FreeNAS 11.3-U4 - ACL/Permissions issues with SMB shares

Hopefully someone can help as this is driving me mad.

I have created a number of datasets and I have three basic levels of access for each depending on which group the user has been added to.

Group 1 - Read Only (Self Explanatory).
Group 2 - Read/Write/Append (Users can read and create new or append files, but not delete anything).
Group 3 - Modify (Users can read, write and delete files and folders).

The problem I’m having is that when a new file or folder is created, the owner of the file is set to the user who created it, not ‘root’ as is desired.

I’ve tried everything but I can’t seem to get newly created files/directories to inherit the root owner instead of the end-user. This means that even if I’m only a member of ‘Group 2’ I can still delete files/folders that I copied to the share.

I don’t think you can force owner as root, but you should be able to create an group with an ACL that does not have delete as a permission.

I’ve created the appropriate groups/ACLs without the delete permission, but it doesn’t apply if you’re the owner of the file since the owner overrides that permission.

The make it so the owner of the file does not have delete permissions.

Tried that. I removed the owner@ ACL but for some strange reason, the owner can still delete files/folders that they created/copied to the server. (I made sure to apply the ACL recursively.) I can’t see anywhere obvious why this would be the case.

The permissions appear to work correctly via SFTP, but not via SMB.

I think I worked it out. I added the following additional parameters to the SMB share options:

inherit owner = yes
inherit permissions = yes

For some reason, inherit owner alone won’t work. Now, when I create files or folders via SMB, the ACLs are applied properly. I can create but not rename or delete items.

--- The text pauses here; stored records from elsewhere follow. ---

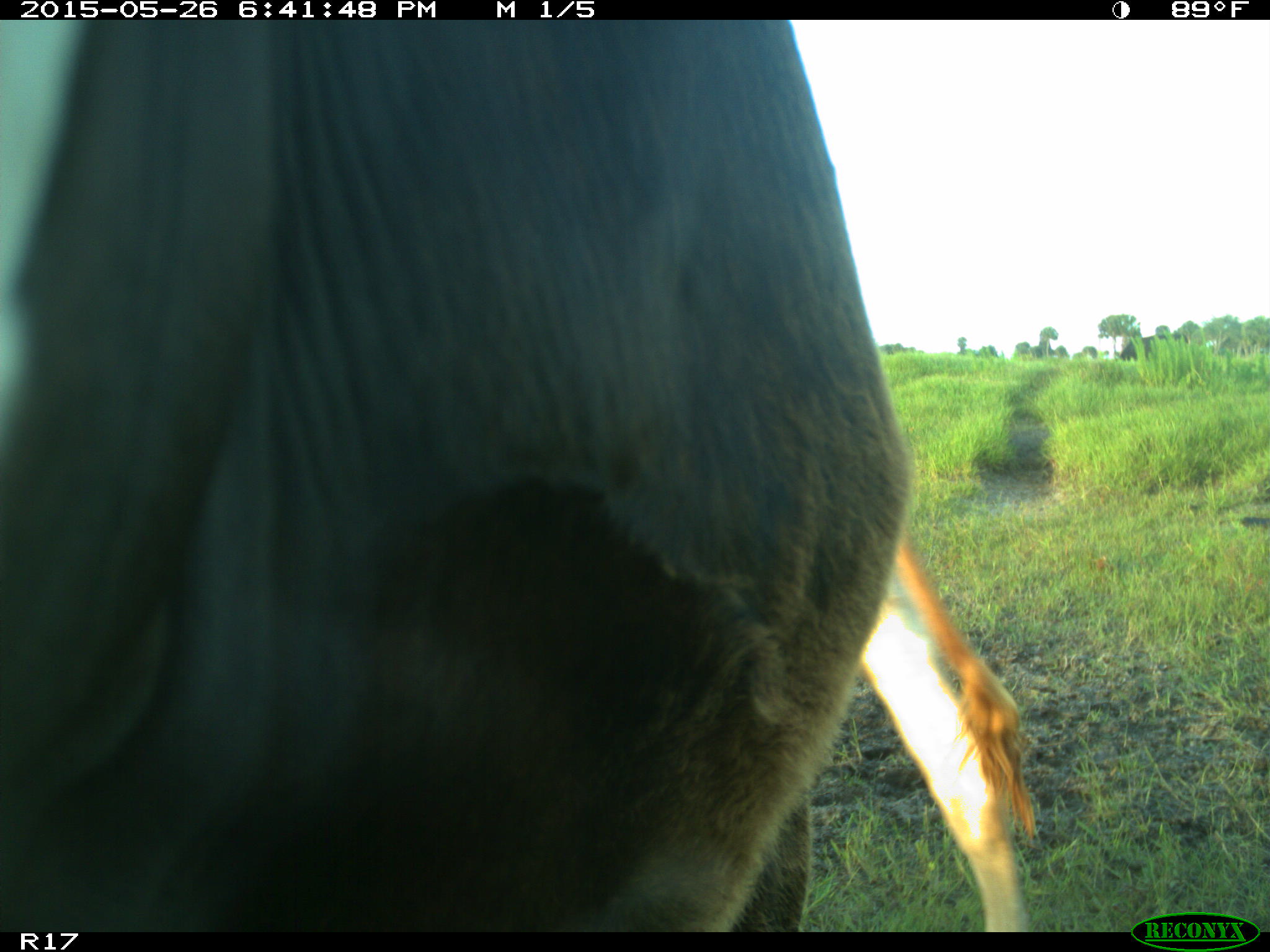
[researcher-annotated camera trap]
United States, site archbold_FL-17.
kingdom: Animalia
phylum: Chordata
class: Mammalia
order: Artiodactyla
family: Bovidae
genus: Bos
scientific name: Bos taurus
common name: domestic cow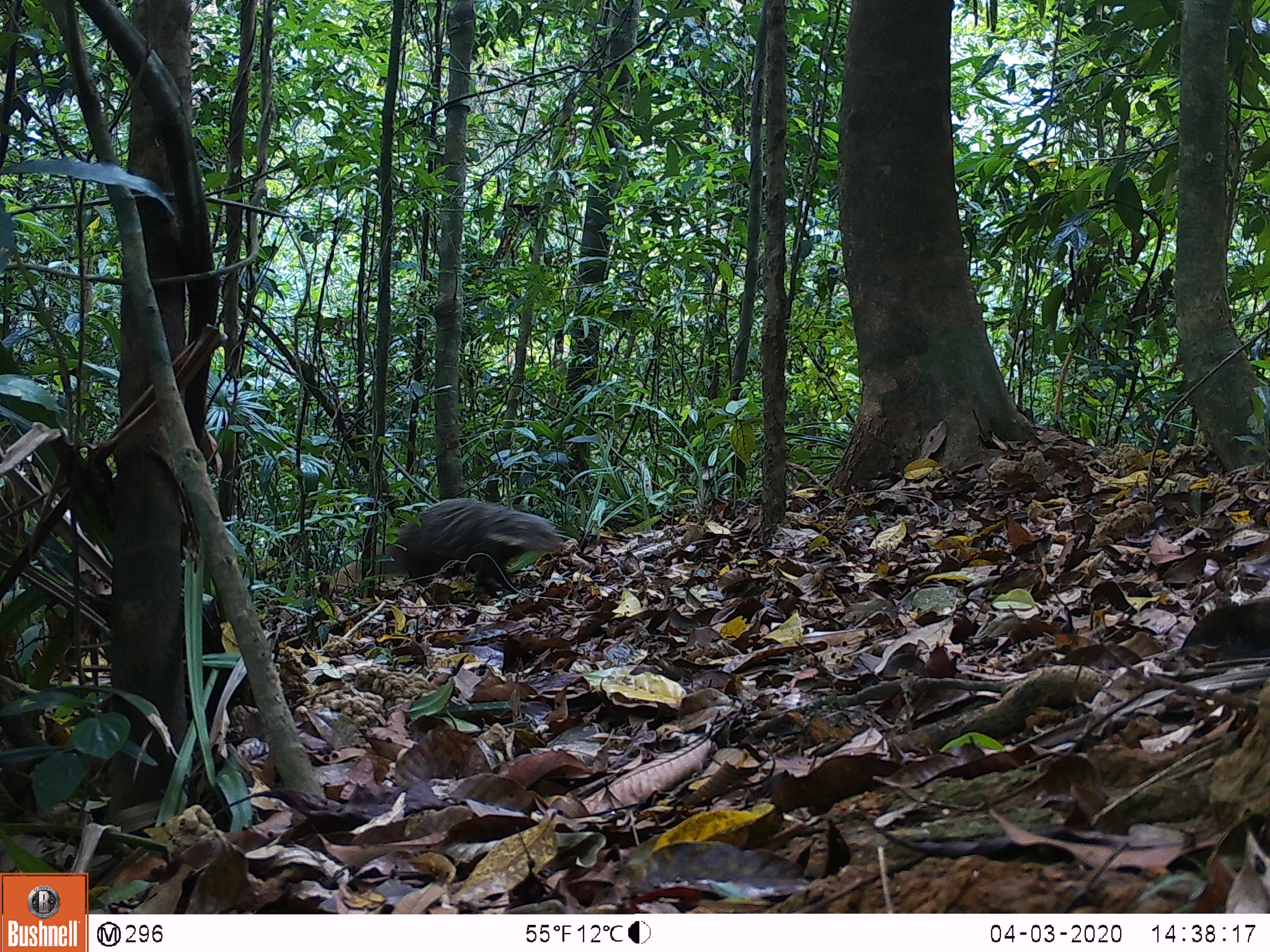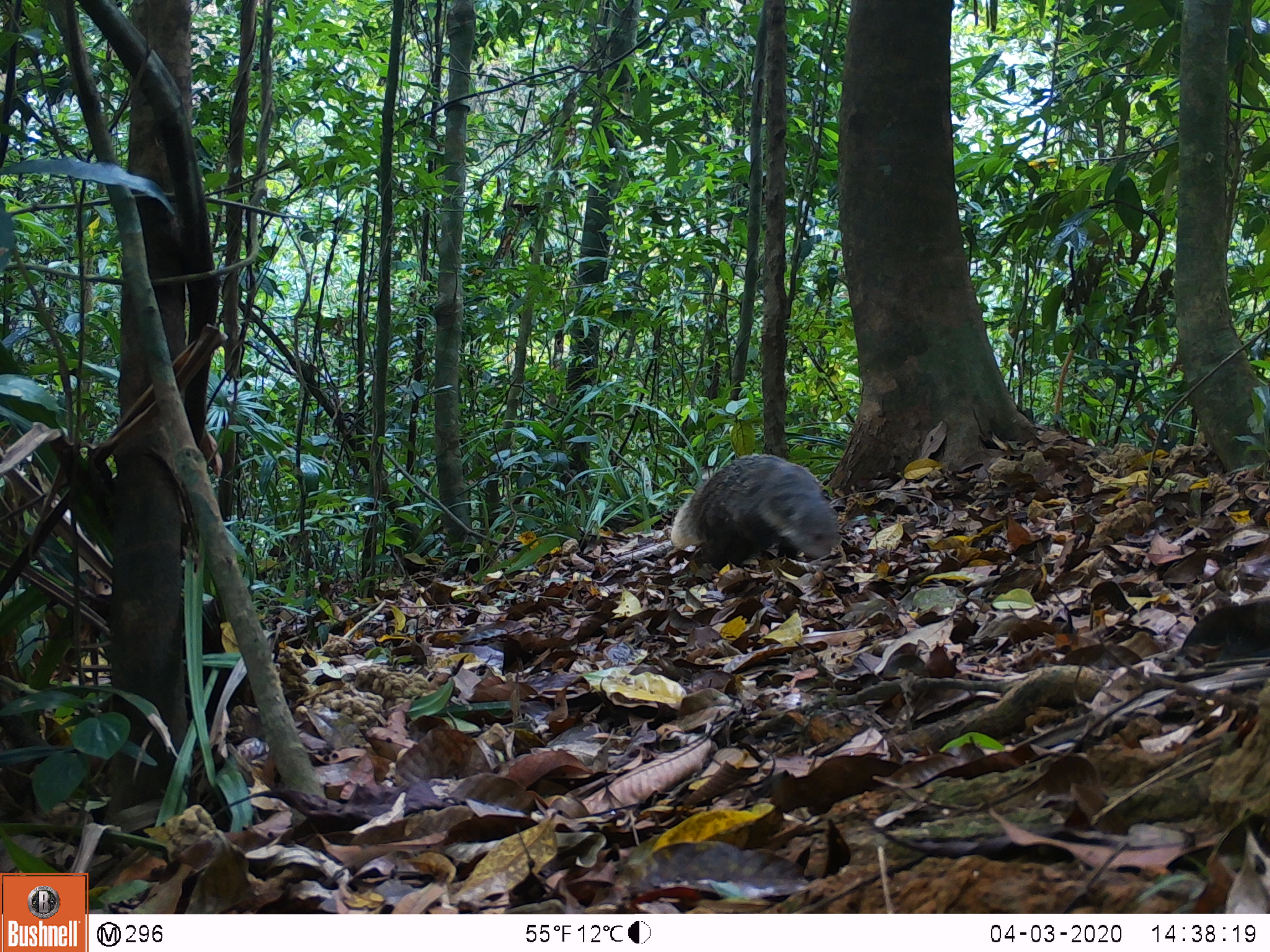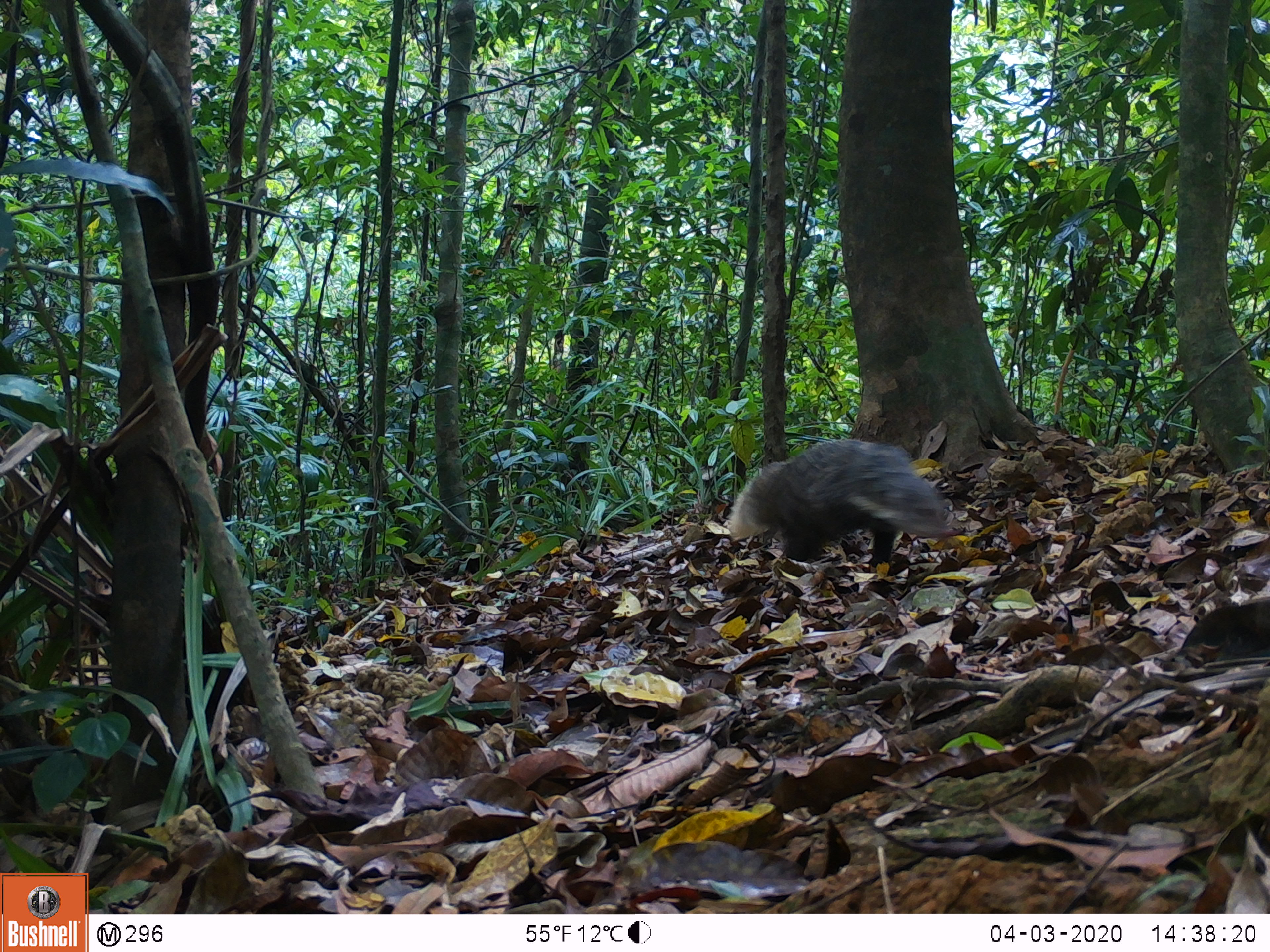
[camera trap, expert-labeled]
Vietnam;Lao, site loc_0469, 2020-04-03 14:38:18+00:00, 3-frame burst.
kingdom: Animalia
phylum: Chordata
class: Mammalia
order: Carnivora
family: Herpestidae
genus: Urva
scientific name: Urva urva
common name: crab-eating mongoose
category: crab eating mongoose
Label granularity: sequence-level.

If I SSH into the FreeNAS server, all files/directories under that dataset automatically default to root/wheel as the owner.

The only caveat with this is if you’re adding/removing users from a group, you must stop/start the SMB service for the new “permissions” to take effect. It’s not ideal, but it works for me.

For those wondering why I’m doing it this way, it’s because a lot of the data on these datasets are “common” to many users. One physical person shouldn’t “own” the data, the system/company should. The only exception to this is the user’s own home folder.

Are you in a Windows environment? If so then using Windows files permissions are easy to deal with, and you can force through group policy tat administrators have access to user files. All of our student accounts are set up this way so that teachers can play the projects for grading. It also makes it easier when it is time to delete a student when they graduate. That said, these are still on 11.1 and I know the ACLs have changed a lot on the newer versions, something I need to dig into when I’m not trying to fit more students into a space that isn’t big enough due to distancing rules… This summer was supposed to let me catch up on a bunch of this stuff.

We mostly use Linux machines with a sprinkling of Windows. I’m aware you can use the Windows permissions to manage ACLs but since I only use Linux myself, it would be a pain to manage.

Interestingly, the Samba documentation actually includes this as a specific use-case in its documentation. It states:

The ownership of new files and directories is normally governed by effective uid of the connected user. This option allows the Samba administrator to specify that the ownership for new files and directories should be controlled by the ownership of the parent directory.

Common scenarios where this behavior is useful is in implementing drop-boxes, where users can create and edit files but not delete them and ensuring that newly created files in a user’s roaming profile directory are actually owned by the user.

https://www.samba.org/samba/docs/current/man-html/smb.conf.5.html

To me, having the server manage this itself is preferable over dicking around with Windows permissions (where mistakes can be made due to human error). This way, I only need to set the ACLs in FreeNAS then add the user to the appropriate group.

EDIT: Having worked on this issue for a few days now, I can’t conclude that it’s working as it should… it’s only kinda-sorta working.

The above works only for files/folders in the root of a dataset, but don’t inherit properly into subfolders or files. This obviously creates a huge problem because those with write (but not delete) permissions can still delete files via SMB, even with an explicit deny ACL set recursively. I’ve been having some luck by setting dataset share types to “Generic” instead of “SMB” and ACL mode to “Passthrough” (even when used with SMB shares/clients). I’ll report back tomorrow with my findings.